As an example, the following creates a DataFrame based on the content of a JSON file:
val df = spark.read.json("/home/osboxes/Sparkdatafile/employee.json")
df.show()
DataFrame Operations
// This import is needed to use the $-notation
import spark.implicits._
// Print the schema in a tree format
df.printSchema()
// root
// |-- age: long (nullable = true)
// |-- name: string (nullable = true)
// Select only the "name" column
df.select("name").show()
// +-------+
// | name|
// +-------+
// |Michael|
// | Andy|
// | Justin|
// +-------+
// Select everybody, but increment the age by 1
df.select($"name", $"age" + 1).show()
// Select people older than 21
df.filter($"age" > 21).show()
// Count people by age
df.groupBy("age").count().show()
-
Datasets are similar to RDDs, however, instead of using Java serialization or Kryo they use a specialized Encoder to serialize the objects for processing or transmitting over the network.

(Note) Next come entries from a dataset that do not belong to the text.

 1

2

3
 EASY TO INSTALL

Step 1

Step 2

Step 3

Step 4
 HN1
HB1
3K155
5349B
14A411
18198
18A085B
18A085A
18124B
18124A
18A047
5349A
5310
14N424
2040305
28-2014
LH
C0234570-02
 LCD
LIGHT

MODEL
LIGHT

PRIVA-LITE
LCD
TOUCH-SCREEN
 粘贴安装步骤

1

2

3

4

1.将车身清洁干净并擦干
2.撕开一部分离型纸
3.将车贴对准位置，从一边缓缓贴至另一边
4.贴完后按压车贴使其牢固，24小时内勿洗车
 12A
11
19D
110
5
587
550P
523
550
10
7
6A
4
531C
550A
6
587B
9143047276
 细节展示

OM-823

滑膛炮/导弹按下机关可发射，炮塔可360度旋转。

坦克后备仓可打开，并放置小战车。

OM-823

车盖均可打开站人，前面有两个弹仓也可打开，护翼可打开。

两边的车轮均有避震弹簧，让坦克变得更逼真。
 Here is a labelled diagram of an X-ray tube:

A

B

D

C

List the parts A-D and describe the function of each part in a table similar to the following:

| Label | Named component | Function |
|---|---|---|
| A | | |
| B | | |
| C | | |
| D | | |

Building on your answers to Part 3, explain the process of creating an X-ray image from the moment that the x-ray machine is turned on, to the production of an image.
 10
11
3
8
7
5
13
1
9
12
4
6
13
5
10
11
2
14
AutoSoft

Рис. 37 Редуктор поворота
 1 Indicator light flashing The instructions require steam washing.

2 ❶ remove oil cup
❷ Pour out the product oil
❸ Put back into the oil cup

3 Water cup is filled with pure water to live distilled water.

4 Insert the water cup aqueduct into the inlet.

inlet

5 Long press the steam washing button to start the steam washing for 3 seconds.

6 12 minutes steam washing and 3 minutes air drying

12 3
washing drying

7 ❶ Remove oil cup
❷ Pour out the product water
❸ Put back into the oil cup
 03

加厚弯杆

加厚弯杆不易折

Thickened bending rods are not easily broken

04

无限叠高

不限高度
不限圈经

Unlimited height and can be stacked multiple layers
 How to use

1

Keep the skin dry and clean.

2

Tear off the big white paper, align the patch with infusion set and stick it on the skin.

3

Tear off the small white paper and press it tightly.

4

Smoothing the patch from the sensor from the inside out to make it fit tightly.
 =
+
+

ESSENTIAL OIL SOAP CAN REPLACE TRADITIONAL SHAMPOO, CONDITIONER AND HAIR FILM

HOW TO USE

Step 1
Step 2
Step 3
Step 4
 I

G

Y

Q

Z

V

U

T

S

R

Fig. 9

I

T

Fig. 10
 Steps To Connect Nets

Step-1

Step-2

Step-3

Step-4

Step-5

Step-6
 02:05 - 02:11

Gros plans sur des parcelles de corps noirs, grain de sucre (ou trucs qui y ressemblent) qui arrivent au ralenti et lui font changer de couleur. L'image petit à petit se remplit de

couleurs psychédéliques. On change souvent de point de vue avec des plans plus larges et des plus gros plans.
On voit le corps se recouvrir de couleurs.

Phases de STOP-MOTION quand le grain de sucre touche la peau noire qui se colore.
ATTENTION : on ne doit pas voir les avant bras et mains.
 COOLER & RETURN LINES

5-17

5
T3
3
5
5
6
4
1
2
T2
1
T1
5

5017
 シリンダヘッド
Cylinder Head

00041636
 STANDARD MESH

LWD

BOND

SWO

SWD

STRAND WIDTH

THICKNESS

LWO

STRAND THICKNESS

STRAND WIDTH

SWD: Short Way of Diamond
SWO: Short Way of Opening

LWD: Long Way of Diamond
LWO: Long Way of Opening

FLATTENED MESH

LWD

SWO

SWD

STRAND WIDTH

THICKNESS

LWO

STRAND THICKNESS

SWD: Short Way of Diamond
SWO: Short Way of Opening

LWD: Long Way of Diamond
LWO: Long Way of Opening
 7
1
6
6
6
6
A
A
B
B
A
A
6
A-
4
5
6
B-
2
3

case class Person(name: String, age: Long) // Encoders are created for case classes val caseClassDS = Seq(Person("Andy", 32)).toDS() caseClassDS.show() // Encoders for most common types are automatically provided by importing spark.implicits._ val primitiveDS = Seq(1, 2, 3).toDS() primitiveDS.map(_ + 1).collect() // Returns: Array(2, 3, 4) // DataFrames can be converted to a Dataset by providing a class. Mapping will be done by name val path = "examples/src/main/resources/people.json" val peopleDS = spark.read.json(path).as[Person] peopleDS.show()
-
Spark SQL introduces a tabular data abstraction called Dataset (that was previously DataFrame).
Spark SQL defines three types of functions:
-
Built-in functions or User-Defined Functions (UDFs) that take values from a single row as input to generate a single return value for every input row.
-
Aggregate functions that operate on a group of rows and calculate a single return value per group.
-
Windowed Aggregates (Windows) that operate on a group of rows and calculate a single return value for each row in a group.